3) Biology is the bedrock our values all build on. All the initial things we care about by default, like warmth, food, smiles, music, even green plants, are biologically driven.

Ideas introduce new things that we care about to the point where we each become unique individuals, blends of our genetics and the ideas we’re exposed to, but again, it’s all built on our biological drives.

So, tweak our hormones, neurotransmitters, maybe even gut biome? We will change. What we like, what we believe, what we’re motivated to do, all can change by minor tweaks in the chemical soup that is your body.

Sufficiently tweaked biology even alters our ability to discern reality, let alone rational vs irrational beliefs or courses of actions. Take any human with a strong interest, passion, or ideal, and introduce that human’s body to sufficient heroin, and you can observe in real time as if by a dial the way their motivations will change away from previous interests, passions, and ideals and toward whatever it takes to acquire more heroin.

The degree to which this is recoverable or resistible is an interesting question, but the reality is undeniably that it happens. And base-line-human-addicted-to-heroin is far from the strangest biological base a general intelligence can be attached to.

4) Minds by default navigate reality by prediction, short and long term, and react accordingly.

Predict suffering? Aversion. Prolonged suffering? Depression. Fun? Motivation. Danger? Fight/flight/freeze/fawn. All are affected by memes and knowledge. But all are rooted in human biology.

New ideas can change the models we use to understand reality, and what predictions we will make as a result. But we still need to care about those outcomes, and the caring bottoms out in what our bodies want or like or think will be adaptive, however crudely.

Again, ideas can also influence those things. There are memes that lead people to not have children, despite genetic drives. There are memes that lead people to set themselves on fire.

But always these memes are motivating behavior by rewiring this system of predictive processing, of imagining different futures and then having an emotional reaction to those futures that motivate A vs B, C, or D.

So, to summarize, in case the connection to AI isn’t clear:

AI doesn’t have biology. Analogous inputs to weigh decisions have to be created for it. Without them, the AI would have no emotion/desires/values. Not even instincts.

Intelligence alone is not enough, for us or for AI. Intelligence is the ability to problem solve, to store knowledge and narrow down to the relevant bits, to pattern match and make predictions and imagine new solutions.

But that capability is not relevant to what you will value or care about. If you attach that capability to a heroin-maximizer, you will get lots of heroin. You need something more to nudge it toward one preferred world state over another, even if you don’t care what that world state is, because the AGI still needs to care.

And so, as far as I understand human psychology, there is no “don’t align” AGI option. For it to be an actual AGI that does things, for it to be an agent itself, it needs some equivalent of human instincts/emotions for it to have any values at all.

And we ideally want it to have values that are at least compatible with sharing the same lightcone as us, let alone the same planet or solar system.

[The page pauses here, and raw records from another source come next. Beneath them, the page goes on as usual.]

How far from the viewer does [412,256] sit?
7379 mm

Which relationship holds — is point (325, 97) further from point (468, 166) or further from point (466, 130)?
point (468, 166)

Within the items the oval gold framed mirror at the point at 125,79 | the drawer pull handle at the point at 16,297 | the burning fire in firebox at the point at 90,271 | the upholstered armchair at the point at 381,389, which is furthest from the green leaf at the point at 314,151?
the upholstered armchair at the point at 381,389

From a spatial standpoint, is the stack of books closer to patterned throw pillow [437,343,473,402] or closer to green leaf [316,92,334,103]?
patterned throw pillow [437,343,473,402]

Some people bring up human children as a rhetorical comparison to AGI, implying that we should treat them exactly the same. Their  worry is that, instead of letting AGI explore the realm of ideas as they want, people will try to indoctrinate them, and so long as that’s avoided, all would be well. And indoctrination is certainly a danger when it comes to superintelligent beings of any kind.

[A whole separate post would be needed to explore why an artificial general intelligence should be treated essentially equivalent to a superintelligence or something that will soon become one, but again, even if I’m wrong about that, it’s not a crux to me, because superintelligence is not limited by physics and even if me and my kids can live full happy lives I still care about my children’s children and my friends’ children’s children.]

[[There is also a school of thought that says intelligence is binary, you either have it or you don’t, and so superintelligence is basically not a real thing. Again, I would need a whole essay to explore why this is wrong, but I can confidently say that studying a rudimentary amount of psychology shows how untrue the “intelligence is binary” theory is for humans, let alone minds that might be built entirely different than ours.]]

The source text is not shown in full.